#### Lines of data
++++++++
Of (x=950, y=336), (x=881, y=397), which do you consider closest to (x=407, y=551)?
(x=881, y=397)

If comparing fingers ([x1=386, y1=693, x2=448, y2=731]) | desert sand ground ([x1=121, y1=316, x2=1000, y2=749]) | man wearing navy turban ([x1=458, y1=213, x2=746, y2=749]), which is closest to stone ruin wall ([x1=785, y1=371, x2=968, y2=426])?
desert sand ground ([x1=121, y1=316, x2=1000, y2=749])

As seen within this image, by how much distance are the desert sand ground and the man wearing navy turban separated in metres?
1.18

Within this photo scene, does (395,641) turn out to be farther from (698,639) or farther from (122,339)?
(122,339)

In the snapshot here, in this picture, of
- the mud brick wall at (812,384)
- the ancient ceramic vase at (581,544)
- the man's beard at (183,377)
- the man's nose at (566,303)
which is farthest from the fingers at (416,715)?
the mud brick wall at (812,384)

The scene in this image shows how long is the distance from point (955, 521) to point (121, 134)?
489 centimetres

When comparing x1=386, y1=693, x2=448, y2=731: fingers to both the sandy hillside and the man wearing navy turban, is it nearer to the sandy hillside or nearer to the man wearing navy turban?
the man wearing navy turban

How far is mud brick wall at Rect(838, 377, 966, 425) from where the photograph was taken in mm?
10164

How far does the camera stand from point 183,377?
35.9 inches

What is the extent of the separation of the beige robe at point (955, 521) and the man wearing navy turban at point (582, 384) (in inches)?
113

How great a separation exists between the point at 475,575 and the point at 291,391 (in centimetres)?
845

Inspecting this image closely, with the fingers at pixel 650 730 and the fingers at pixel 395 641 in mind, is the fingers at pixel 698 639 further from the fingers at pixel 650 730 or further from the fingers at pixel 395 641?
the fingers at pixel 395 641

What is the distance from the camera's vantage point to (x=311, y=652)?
++++++++
Take the line in which "Within this photo" occurs and each subsequent line through the end; give these lines again without alteration.

Within this photo scene, does (395,641) turn out to be farther from (698,639) or farther from (122,339)?
(122,339)

In the snapshot here, in this picture, of
- the mud brick wall at (812,384)
- the ancient ceramic vase at (581,544)
- the man's beard at (183,377)
- the man's nose at (566,303)
which is farthest from the fingers at (416,715)?
the mud brick wall at (812,384)

The scene in this image shows how long is the distance from point (955, 521) to point (121, 134)?
489 centimetres

When comparing x1=386, y1=693, x2=448, y2=731: fingers to both the sandy hillside and the man wearing navy turban, is it nearer to the sandy hillside or nearer to the man wearing navy turban?
the man wearing navy turban

How far is mud brick wall at Rect(838, 377, 966, 425) from where the photograph was taken in mm?
10164

How far does the camera stand from point 183,377?
35.9 inches

What is the extent of the separation of the beige robe at point (955, 521) and the man wearing navy turban at point (582, 384) (in inches)?
113

How great a separation exists between the point at 475,575 and the point at 291,391 (in centimetres)?
845

Inspecting this image closely, with the fingers at pixel 650 730 and the fingers at pixel 395 641 in mind, is the fingers at pixel 698 639 further from the fingers at pixel 650 730 or further from the fingers at pixel 395 641?
the fingers at pixel 395 641

What is the distance from the camera's vantage point to (x=311, y=652)?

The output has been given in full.